When generating an ePub, make sure that there is a cover image named cover.jpg or cover.png in the input project directory.
Note: cover art placed in BibleConv/covers and named with the FCBHID of a project will override and overwrite cover art in the input project directory.
Haiola currently offers 4 options for HTML generation, selected on the "Advanced" tab:
Note: please use the latest haiola.css or a derivative of it when generating Mobile HTML sites, and the latest prophero.css or a derivative of it when generating Classic HTML or concordance sites, since there are slight differences in the tag sets used. If you customize either of these, it is best to rename your resulting .css file and use the CSS name option on the advanced tab to use yours to prevent future overwrites.
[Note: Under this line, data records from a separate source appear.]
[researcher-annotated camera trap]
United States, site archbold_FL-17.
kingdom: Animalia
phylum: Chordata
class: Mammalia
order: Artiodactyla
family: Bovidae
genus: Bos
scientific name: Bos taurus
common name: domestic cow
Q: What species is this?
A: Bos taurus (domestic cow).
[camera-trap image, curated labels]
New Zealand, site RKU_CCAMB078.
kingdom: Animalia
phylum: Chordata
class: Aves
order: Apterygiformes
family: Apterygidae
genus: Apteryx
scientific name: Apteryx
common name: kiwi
See the options on the "Concordance" and "Frames" tabs of the Haiola user interface if you are using one of the two later formats. The most-tested HTML output is with concordance and frames options turned off. Only the two simple HTML options (Mobile and Classic) support sparse books with not all chapters present. If you use the framed concordance option, the navigation generation fails if the project does not include non-canonical section titles. Therefore, I recommend that you use either or both of these options only with projects that have no incomplete books, which have introduction files, and which have \s section headers in all books. The static concordance option with frame-based navigation is a slight improvement over the original Prophero HTML output. It works well on larger screens (not smart phones). This is a stop-gap option. A better search option is now available with inScript output, but the generator for that format is currently a proprietary plugin for Haiola. Also, please note that when generating concordance files, the process takes a LONG time, and may appear frozen for several minutes at a time. The process can be sped up some by deleting the output html directory before starting. If it already exits, it will be deleted anyway and replaced. That is why web page elements that you want to persist between runs must be put in the input/project/htmlextras directory.
Files placed in the input/project/htmlextras directory and ending in "_Introduction.htm" are used in the navigational structure of frame-based HTML.
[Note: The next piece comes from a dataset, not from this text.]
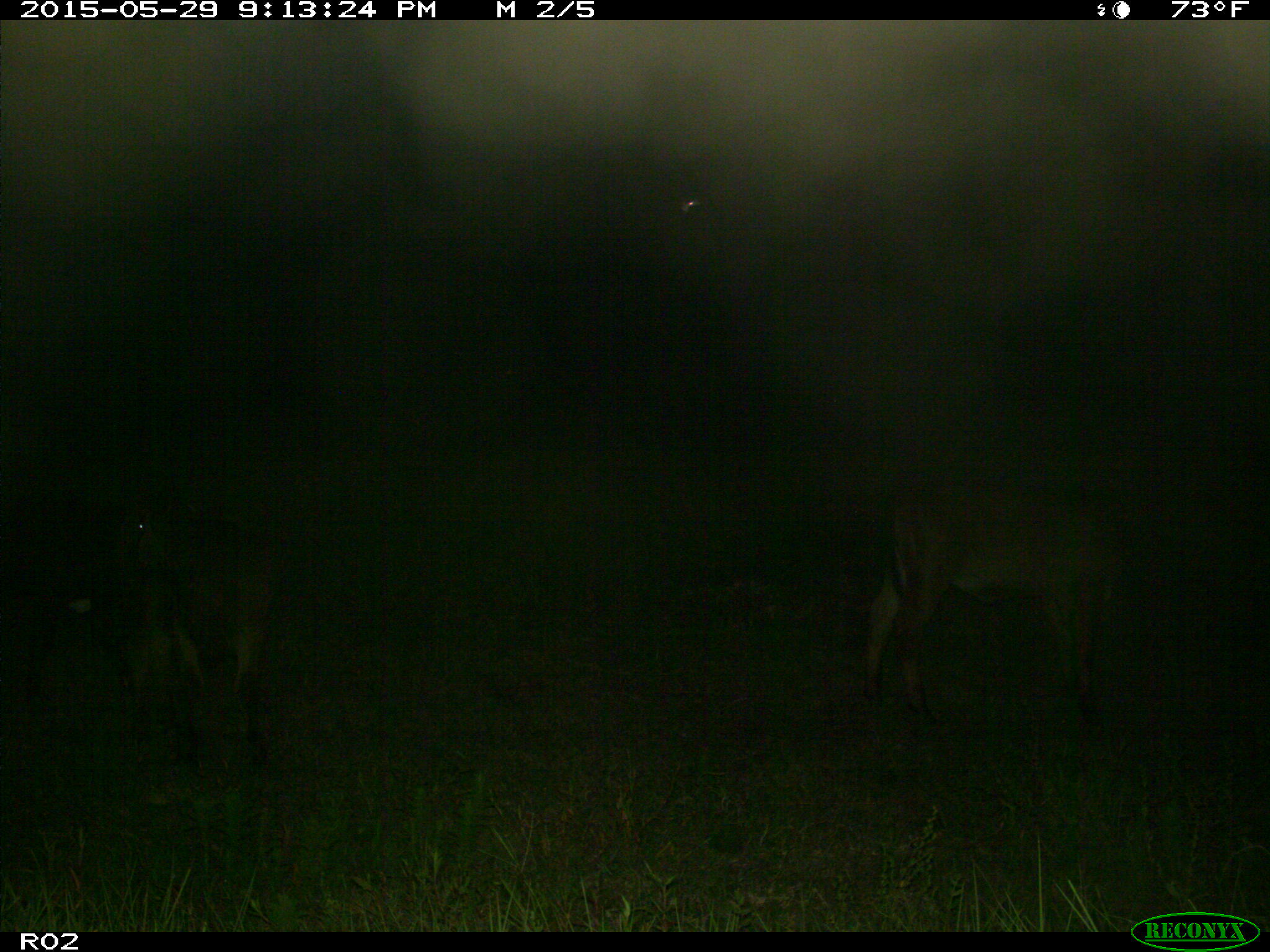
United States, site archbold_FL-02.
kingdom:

Besides the files in the installation bundle, you provide any regular expression substitution files to operate on the input files to convert them to USFM. This is a systematic way to consistently change a marker that isn't consistent with the USFM standard, or possibly clean up some encoding issues. By default, fixquotes.re is called, which turns << and >> into typographic quotes, etc. The regular expression files are UTF-8 text files whose file name must end in ".re". On each line, the first character is taken as a delimiter that separates the "find" portion from the "replace" portion of the line and also ends the "replace" portion of the line. For example:
/speeling/spelling/
See fixquotes.re for another example. See http://en.wikipedia.org/wiki/Regular_expression for more about regular expressions. It is wise to test your regular expressions to make sure they do what you think they should do before trusting the transformation.
For HTML output, prophero.css is copied from the project directory, if it is there, otherwise it is copied from the input directory to the output/html directory.
On the processes tab, you may specify additional programs or scripts to run after Haiola does its transformations. Use of these transformations are optional. I use them to create digital signatures and zip files of the various output formats, then to copy the output files to a local image of a file server in the appropriate places for each project. It is up to you if you want to automate that stuff or just use a graphical file manager to do all of that.
In addition to the processes in the processes tab for each project, you may specify one process to run after all projects in a run are done. To do that, just name it "postprocess.bat" and place it in the main input directory.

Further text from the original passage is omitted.